● Exercise text
· · · · ·

Acute care at home (Hospital in the Home – HITH) consists of providing an appropriate level of treatment for a person’s acute health care needs in the home. It aims to return a person to a state of well-being so that they no longer need treatment. HITH is a safe, acceptable and cost-effective alternative to acute in-hospital care for a wide range of clinical conditions (North Western Health, 1999). The program is responsible for identifying the person’s various needs via a comprehensive assessment and providing the full range of services the person requires. As caregivers play a significant role in assisting in the care and support of HITH patients, their needs must be also considered simultaneously.
Who is eligible for receiving home health care services?
The elder person can receive home health care if he/she is under the care of a primary health care doctor and is certified that he/she is:
- housebound because leaving home is not recommended because of a health condition or cannot be done without help, such as using a wheelchair or walker, needing special transportation, or getting help from another person.

· · · · ·

Quantitative chart reasoning data

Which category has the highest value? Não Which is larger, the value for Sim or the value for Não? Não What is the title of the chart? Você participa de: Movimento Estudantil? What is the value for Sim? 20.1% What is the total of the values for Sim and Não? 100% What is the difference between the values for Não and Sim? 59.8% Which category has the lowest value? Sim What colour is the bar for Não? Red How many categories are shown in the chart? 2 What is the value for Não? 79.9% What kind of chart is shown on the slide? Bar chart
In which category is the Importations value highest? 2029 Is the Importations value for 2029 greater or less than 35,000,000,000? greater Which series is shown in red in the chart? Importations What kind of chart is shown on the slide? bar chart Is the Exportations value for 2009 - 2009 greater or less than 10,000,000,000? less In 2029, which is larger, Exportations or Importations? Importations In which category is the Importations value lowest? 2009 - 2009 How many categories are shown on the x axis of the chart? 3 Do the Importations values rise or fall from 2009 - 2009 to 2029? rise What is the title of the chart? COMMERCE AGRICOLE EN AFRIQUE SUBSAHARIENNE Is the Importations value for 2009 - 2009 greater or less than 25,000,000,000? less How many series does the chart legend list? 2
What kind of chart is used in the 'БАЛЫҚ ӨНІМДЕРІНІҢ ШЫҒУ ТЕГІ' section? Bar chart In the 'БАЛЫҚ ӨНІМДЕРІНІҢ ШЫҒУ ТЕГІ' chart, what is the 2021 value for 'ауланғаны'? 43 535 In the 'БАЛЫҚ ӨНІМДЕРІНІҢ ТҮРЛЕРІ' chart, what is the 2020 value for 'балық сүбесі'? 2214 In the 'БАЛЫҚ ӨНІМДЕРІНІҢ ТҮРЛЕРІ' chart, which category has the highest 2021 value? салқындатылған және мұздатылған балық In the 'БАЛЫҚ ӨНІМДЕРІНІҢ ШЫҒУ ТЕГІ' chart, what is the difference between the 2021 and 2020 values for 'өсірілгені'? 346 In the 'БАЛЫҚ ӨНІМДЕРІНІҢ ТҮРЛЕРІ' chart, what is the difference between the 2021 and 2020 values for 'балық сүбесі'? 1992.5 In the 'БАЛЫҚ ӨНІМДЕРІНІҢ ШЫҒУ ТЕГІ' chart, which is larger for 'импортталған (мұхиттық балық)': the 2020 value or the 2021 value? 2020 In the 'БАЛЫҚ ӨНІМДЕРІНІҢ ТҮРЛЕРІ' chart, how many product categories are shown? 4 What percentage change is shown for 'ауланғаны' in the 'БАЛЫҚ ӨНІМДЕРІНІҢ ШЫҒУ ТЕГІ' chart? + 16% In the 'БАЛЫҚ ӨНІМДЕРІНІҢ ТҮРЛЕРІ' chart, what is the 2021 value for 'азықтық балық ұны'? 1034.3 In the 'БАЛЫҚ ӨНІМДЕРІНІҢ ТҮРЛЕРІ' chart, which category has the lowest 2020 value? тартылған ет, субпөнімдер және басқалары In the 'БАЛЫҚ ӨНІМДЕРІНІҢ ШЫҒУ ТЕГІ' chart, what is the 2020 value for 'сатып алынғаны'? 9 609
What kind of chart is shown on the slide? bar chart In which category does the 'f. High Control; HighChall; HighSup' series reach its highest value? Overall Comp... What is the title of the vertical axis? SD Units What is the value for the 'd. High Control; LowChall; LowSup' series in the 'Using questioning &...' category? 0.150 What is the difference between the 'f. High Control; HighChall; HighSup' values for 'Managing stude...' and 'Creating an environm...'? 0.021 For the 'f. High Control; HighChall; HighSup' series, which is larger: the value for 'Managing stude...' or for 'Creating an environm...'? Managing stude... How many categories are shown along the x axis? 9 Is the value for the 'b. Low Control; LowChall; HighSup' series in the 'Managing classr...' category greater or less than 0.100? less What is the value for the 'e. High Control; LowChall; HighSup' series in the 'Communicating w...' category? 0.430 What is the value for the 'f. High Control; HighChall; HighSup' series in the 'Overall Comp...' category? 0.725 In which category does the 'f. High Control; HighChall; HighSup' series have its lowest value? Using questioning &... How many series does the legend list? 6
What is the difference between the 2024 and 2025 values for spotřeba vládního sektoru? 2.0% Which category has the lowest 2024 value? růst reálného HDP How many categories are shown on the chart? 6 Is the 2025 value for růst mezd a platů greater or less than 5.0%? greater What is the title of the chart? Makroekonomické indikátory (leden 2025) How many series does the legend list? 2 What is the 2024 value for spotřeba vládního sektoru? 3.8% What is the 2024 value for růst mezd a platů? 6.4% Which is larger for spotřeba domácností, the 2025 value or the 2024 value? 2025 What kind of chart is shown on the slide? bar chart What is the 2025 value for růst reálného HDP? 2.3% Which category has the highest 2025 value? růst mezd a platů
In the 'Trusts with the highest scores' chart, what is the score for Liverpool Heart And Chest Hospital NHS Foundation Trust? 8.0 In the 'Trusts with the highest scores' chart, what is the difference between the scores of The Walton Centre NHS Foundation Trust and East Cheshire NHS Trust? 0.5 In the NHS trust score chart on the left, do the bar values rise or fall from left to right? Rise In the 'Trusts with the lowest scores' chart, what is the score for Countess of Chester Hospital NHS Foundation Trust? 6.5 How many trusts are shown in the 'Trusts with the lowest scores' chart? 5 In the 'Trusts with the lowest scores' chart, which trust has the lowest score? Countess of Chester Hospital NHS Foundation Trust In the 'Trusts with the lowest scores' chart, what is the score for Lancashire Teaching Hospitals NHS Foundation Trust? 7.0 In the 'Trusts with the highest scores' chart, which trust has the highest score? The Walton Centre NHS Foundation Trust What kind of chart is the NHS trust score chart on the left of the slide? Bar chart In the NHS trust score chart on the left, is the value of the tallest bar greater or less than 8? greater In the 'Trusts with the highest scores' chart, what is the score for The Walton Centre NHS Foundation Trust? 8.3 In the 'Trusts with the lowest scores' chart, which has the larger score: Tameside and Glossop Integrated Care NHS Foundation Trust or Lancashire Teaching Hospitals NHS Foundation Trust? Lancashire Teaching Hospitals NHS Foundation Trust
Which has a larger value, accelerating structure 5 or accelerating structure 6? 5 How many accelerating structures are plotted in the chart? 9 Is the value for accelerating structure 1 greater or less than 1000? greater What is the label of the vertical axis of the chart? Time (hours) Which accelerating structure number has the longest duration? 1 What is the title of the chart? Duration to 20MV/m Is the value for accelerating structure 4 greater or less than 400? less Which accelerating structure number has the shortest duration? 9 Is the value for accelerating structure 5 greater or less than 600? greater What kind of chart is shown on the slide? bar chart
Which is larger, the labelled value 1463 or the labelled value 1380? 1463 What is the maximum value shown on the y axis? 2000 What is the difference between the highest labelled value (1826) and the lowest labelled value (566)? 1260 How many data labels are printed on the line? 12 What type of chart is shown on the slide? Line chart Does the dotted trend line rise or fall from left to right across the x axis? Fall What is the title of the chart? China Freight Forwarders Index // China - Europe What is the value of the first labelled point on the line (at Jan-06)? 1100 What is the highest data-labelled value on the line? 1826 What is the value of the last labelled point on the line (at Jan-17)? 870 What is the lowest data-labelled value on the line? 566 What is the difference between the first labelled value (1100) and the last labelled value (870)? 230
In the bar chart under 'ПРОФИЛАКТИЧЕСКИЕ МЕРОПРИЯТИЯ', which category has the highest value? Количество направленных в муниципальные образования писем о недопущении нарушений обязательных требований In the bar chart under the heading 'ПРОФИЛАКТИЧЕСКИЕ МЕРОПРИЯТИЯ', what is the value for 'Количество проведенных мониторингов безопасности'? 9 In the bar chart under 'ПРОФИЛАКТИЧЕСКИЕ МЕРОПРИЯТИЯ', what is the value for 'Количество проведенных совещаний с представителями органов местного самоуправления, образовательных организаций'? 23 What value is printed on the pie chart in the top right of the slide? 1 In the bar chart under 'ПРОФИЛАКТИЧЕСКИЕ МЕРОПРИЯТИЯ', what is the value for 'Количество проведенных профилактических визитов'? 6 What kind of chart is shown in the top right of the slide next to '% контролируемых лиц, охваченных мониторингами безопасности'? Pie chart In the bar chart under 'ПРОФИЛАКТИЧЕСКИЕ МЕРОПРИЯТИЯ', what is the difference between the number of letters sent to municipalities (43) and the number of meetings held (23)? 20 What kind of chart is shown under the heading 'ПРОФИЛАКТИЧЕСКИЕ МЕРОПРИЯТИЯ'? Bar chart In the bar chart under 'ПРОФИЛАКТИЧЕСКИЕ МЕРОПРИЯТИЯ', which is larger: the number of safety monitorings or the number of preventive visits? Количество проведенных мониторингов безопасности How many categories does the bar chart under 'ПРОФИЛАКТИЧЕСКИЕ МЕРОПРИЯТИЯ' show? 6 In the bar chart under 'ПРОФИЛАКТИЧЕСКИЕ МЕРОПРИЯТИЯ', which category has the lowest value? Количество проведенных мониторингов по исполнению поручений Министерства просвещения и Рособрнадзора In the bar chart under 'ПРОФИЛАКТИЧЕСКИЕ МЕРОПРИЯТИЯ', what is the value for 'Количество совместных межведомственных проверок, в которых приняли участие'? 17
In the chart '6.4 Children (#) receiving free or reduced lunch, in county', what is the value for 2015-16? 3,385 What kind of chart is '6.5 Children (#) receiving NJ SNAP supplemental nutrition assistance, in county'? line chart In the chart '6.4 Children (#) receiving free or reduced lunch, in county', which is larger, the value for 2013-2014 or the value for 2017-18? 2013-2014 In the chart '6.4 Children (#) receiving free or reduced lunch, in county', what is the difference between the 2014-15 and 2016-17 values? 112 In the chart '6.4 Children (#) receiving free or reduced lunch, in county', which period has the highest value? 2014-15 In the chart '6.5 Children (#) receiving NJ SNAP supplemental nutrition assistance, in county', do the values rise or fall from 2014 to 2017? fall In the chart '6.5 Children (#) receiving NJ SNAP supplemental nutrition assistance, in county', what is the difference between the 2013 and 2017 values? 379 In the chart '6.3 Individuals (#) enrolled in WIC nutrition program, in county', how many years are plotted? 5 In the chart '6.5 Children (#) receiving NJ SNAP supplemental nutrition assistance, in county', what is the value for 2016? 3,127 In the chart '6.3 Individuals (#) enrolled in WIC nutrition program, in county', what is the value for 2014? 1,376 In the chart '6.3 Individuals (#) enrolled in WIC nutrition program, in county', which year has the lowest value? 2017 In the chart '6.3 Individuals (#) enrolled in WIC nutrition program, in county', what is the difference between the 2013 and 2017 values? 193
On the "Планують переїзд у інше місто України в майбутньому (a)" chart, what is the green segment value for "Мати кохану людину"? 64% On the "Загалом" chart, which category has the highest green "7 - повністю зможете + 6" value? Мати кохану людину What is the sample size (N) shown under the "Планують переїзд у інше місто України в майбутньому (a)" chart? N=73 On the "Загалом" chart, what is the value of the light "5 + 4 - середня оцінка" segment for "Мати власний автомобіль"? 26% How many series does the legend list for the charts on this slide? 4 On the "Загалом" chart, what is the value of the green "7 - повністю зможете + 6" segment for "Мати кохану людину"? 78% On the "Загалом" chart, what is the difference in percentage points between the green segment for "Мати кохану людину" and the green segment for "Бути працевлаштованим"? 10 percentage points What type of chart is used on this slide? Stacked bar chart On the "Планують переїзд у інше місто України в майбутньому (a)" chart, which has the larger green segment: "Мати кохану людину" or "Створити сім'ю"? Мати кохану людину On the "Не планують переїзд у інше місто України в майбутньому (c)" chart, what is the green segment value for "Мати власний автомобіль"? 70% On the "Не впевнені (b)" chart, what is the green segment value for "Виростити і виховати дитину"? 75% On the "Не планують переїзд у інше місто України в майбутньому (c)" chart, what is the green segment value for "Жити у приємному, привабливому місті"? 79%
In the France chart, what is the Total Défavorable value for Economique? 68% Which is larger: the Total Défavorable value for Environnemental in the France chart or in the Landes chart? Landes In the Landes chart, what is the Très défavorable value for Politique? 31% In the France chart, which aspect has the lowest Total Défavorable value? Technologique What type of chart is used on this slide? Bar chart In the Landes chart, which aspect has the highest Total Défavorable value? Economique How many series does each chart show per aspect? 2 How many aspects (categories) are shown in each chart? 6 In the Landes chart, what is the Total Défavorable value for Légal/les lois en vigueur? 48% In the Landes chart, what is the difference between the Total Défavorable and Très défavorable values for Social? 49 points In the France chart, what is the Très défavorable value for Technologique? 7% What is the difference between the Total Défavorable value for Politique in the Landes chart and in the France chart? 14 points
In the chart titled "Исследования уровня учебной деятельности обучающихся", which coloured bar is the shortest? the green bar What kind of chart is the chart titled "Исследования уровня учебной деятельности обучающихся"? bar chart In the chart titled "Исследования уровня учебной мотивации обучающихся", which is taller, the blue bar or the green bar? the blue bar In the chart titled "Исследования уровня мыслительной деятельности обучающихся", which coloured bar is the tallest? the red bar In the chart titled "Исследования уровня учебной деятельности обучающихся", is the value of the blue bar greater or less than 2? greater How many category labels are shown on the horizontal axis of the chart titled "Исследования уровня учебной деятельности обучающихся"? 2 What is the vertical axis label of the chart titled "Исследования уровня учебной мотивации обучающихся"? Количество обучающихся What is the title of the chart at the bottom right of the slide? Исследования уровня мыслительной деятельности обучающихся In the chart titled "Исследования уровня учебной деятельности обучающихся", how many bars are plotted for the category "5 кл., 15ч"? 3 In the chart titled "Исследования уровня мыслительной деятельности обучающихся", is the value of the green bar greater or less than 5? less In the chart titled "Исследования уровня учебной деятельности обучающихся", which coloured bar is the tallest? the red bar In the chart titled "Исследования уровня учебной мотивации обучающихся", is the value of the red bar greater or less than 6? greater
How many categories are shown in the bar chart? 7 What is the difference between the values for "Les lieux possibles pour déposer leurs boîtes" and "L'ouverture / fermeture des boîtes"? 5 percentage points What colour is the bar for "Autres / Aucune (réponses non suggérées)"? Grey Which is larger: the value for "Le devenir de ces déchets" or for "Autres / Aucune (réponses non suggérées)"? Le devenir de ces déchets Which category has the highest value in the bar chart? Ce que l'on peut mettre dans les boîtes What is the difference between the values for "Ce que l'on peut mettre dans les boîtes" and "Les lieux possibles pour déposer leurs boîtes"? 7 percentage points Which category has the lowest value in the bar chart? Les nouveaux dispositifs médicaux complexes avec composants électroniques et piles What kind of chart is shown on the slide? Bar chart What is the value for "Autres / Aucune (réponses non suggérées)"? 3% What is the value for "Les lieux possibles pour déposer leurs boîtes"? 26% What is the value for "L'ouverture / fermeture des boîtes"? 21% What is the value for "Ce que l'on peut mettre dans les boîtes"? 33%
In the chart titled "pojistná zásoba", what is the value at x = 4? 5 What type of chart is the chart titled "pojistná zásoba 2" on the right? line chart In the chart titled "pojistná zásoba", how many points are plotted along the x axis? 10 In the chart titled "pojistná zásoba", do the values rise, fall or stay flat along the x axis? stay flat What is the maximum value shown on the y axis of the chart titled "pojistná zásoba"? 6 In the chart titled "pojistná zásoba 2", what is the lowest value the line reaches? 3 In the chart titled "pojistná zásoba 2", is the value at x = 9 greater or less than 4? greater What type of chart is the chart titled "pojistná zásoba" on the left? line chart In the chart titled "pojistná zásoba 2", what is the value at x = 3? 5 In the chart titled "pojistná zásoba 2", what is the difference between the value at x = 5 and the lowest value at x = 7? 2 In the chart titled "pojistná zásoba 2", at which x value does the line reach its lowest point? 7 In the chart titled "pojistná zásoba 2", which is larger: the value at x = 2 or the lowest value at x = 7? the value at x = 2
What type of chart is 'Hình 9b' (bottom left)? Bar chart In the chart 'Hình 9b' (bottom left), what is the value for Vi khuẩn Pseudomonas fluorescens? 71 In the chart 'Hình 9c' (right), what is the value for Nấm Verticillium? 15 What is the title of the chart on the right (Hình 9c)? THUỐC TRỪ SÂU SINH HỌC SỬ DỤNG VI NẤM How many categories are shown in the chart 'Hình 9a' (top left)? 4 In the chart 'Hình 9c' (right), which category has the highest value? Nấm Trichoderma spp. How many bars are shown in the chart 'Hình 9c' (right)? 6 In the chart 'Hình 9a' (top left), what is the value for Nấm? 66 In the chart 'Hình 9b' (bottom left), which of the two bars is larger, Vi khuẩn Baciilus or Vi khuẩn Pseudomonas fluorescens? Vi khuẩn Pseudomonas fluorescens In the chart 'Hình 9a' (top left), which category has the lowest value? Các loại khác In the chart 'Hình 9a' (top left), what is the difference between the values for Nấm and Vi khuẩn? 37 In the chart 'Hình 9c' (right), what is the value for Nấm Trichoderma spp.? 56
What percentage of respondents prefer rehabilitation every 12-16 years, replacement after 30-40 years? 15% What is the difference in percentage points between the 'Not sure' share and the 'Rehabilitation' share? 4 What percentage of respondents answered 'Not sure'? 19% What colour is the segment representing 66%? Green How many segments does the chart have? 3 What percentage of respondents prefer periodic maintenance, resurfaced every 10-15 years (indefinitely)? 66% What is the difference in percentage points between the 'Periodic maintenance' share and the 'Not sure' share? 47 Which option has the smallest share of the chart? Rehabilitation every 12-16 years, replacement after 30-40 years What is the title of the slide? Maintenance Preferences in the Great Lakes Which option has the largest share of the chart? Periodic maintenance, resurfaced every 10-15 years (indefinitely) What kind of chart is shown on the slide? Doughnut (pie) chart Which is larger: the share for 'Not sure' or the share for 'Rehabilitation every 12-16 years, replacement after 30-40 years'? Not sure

· · · · ·

● Instructions for the task
Go on with the text about acute care at home, starting right after its last sentence. The lines are separate material and have no connection to the home health care text.

● Answer box
- in need of skilled nursing care, physiotherapy and psychosocial therapy, social services: counselling for the elderly and family members, and transitional home health care after release from hospitalization.
Two disorders affect mental function differently which calls for complex care needs. Delirium impairs the ability to pay attention and think clearly. Dementia causes loss of memory and a severe decline in all aspects of mental function (Beers & Berkow, 2003). With the increasing number of older people in hospitals, more people with delirium or dementia will need appropriate care. People assessed as having complex care needs should have a single person coordinate their care by working with them and their caregivers, where possible.
Care coordination should be provided in the hospital and bridge the person’s transition back to the community.
What services can be offered in-home settings?
The types of services that may be provided as part of the home health care designed to fulfil the individual health care needs package include:
- Health education: For the elderly and family members, including nutrition, prevention of falls, healthy lifestyles, and so on.
- Personal care: Exercising, checking vital signs such as blood pressure, pulse, heart rate and blood glucose level.
- Preventive services and early detection: Prevention of bed ulcers, dressing of wounds if needed, measuring blood pressure, regular laboratory tests, and breast self-examination.
- Psychosocial support and social services: Counselling for the elderly and family members. Studies on social support conclude that it slows cognitive decline, the onset of dementia and the progression of disability, both mental and physical.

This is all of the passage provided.